Le plan de budgétisation de l’action polaire française, en millions d’euros, divisé en 5 postes de dépenses. Graphique : Camille Lin / Flourish

L’infrastructure est vitale pour subvenir aux besoins des scientifiques qui pilotent des projets sur place. La rénovation d’outils de mesure l’est tout autant, à l’instar de l’antenne SuperDARN à Kerguelen, qui sonde l’ionosphère, ou le télescope ASTEP, qui observe d’autres systèmes solaires que le nôtre. « Planifier la recherche c’est bien pour s’engager sur de gros instruments à long terme, mais il faut rester souple et être capable de saisir un moment opportun, comme l’apparition d’une nouvelle technologie, ou d’un nouveau champ de recherche, c’est pourquoi nous avons besoin de prévoir une enveloppe budgétaire non attribuée », complète le directeur.

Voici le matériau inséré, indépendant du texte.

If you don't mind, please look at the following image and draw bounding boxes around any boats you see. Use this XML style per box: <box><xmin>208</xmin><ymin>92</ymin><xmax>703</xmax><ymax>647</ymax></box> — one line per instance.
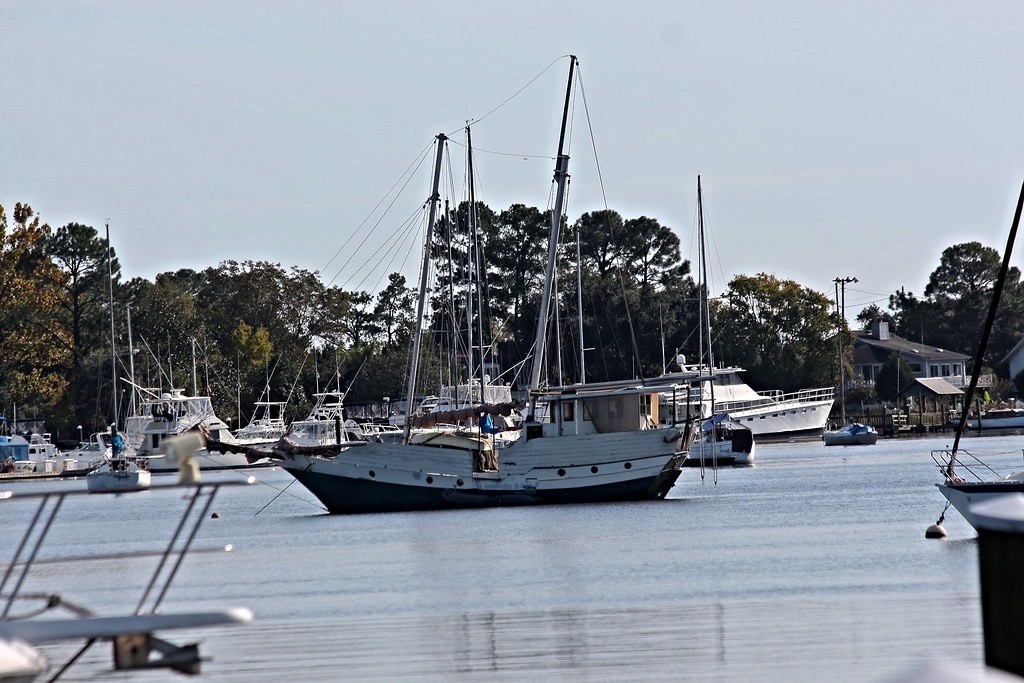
<box><xmin>951</xmin><ymin>406</ymin><xmax>1024</xmax><ymax>429</ymax></box>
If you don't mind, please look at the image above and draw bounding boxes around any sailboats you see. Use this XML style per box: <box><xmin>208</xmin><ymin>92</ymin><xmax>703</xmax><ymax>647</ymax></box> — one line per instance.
<box><xmin>0</xmin><ymin>54</ymin><xmax>835</xmax><ymax>516</ymax></box>
<box><xmin>820</xmin><ymin>283</ymin><xmax>879</xmax><ymax>446</ymax></box>
<box><xmin>927</xmin><ymin>172</ymin><xmax>1024</xmax><ymax>534</ymax></box>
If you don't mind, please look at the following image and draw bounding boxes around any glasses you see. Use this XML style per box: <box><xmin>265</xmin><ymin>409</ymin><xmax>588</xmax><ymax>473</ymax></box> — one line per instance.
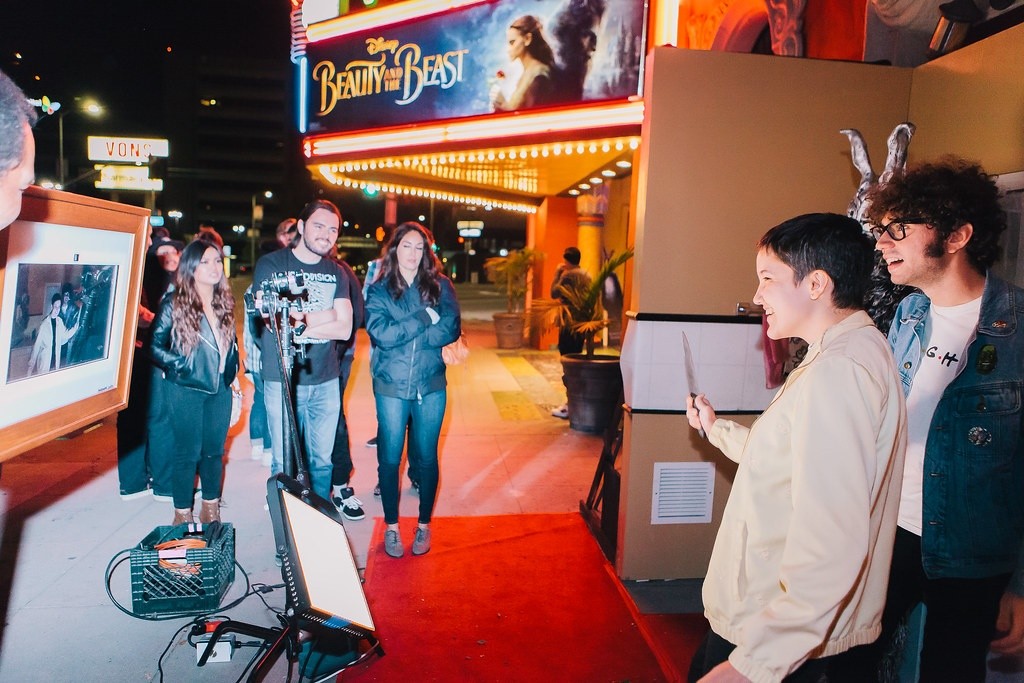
<box><xmin>870</xmin><ymin>217</ymin><xmax>937</xmax><ymax>242</ymax></box>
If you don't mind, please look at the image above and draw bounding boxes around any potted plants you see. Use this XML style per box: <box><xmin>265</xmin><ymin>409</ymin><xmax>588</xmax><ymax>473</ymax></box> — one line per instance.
<box><xmin>526</xmin><ymin>245</ymin><xmax>634</xmax><ymax>433</ymax></box>
<box><xmin>483</xmin><ymin>247</ymin><xmax>531</xmax><ymax>348</ymax></box>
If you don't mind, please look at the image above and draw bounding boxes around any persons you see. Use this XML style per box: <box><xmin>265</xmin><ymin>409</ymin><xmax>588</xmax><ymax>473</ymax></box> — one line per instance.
<box><xmin>551</xmin><ymin>246</ymin><xmax>593</xmax><ymax>419</ymax></box>
<box><xmin>27</xmin><ymin>283</ymin><xmax>81</xmax><ymax>377</ymax></box>
<box><xmin>686</xmin><ymin>212</ymin><xmax>908</xmax><ymax>683</ymax></box>
<box><xmin>0</xmin><ymin>68</ymin><xmax>36</xmax><ymax>233</ymax></box>
<box><xmin>870</xmin><ymin>153</ymin><xmax>1024</xmax><ymax>683</ymax></box>
<box><xmin>117</xmin><ymin>198</ymin><xmax>461</xmax><ymax>559</ymax></box>
<box><xmin>490</xmin><ymin>14</ymin><xmax>556</xmax><ymax>112</ymax></box>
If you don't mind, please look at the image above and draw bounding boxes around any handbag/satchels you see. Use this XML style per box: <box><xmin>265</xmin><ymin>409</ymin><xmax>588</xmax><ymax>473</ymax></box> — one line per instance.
<box><xmin>229</xmin><ymin>377</ymin><xmax>243</xmax><ymax>428</ymax></box>
<box><xmin>442</xmin><ymin>330</ymin><xmax>470</xmax><ymax>366</ymax></box>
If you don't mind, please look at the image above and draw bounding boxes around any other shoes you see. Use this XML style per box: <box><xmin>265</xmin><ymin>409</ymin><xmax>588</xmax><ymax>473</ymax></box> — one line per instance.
<box><xmin>365</xmin><ymin>437</ymin><xmax>378</xmax><ymax>447</ymax></box>
<box><xmin>411</xmin><ymin>481</ymin><xmax>420</xmax><ymax>493</ymax></box>
<box><xmin>373</xmin><ymin>484</ymin><xmax>381</xmax><ymax>498</ymax></box>
<box><xmin>120</xmin><ymin>482</ymin><xmax>153</xmax><ymax>500</ymax></box>
<box><xmin>153</xmin><ymin>489</ymin><xmax>203</xmax><ymax>502</ymax></box>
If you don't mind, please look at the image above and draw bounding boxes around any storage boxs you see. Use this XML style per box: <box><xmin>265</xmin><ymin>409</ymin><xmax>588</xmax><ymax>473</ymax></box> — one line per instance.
<box><xmin>129</xmin><ymin>521</ymin><xmax>236</xmax><ymax>613</ymax></box>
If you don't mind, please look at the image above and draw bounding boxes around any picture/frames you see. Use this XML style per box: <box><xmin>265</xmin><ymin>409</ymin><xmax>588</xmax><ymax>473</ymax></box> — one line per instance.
<box><xmin>0</xmin><ymin>183</ymin><xmax>153</xmax><ymax>464</ymax></box>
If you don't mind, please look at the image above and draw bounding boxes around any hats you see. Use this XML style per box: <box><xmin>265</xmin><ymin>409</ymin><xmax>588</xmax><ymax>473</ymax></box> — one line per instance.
<box><xmin>146</xmin><ymin>241</ymin><xmax>185</xmax><ymax>263</ymax></box>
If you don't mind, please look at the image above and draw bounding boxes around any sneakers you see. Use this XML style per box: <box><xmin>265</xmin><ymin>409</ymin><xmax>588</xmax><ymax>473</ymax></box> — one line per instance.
<box><xmin>200</xmin><ymin>499</ymin><xmax>222</xmax><ymax>524</ymax></box>
<box><xmin>551</xmin><ymin>405</ymin><xmax>569</xmax><ymax>418</ymax></box>
<box><xmin>251</xmin><ymin>446</ymin><xmax>272</xmax><ymax>467</ymax></box>
<box><xmin>332</xmin><ymin>487</ymin><xmax>367</xmax><ymax>521</ymax></box>
<box><xmin>412</xmin><ymin>526</ymin><xmax>430</xmax><ymax>555</ymax></box>
<box><xmin>384</xmin><ymin>529</ymin><xmax>404</xmax><ymax>558</ymax></box>
<box><xmin>172</xmin><ymin>510</ymin><xmax>195</xmax><ymax>525</ymax></box>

Ce dernier a été consulté par la délégation parlementaire qui a réuni les acteurs polaires au préalable de ce projet de loi. Certes, les représentants des sciences humaines et sociales ont été écoutés, mais leurs besoins pour élaborer des outils politiques et juridiques, et une gouvernance des pôles de qualité n’ont pas été précisément définis. Leurs travaux seraient cruciaux pour conseiller le Comité interministériel des pôles (CIPOL), que le rapport propose de créer. Qui pourrait plaider efficacement à la table des négociations si ce n’est les juristes spécialistes du droit polaire ? Derrière chaque scientifique, il y a un diplomate, mais qui serait vraiment capable de préparer une politique des sciences si ce n’est un spécialiste de la rhétorique ?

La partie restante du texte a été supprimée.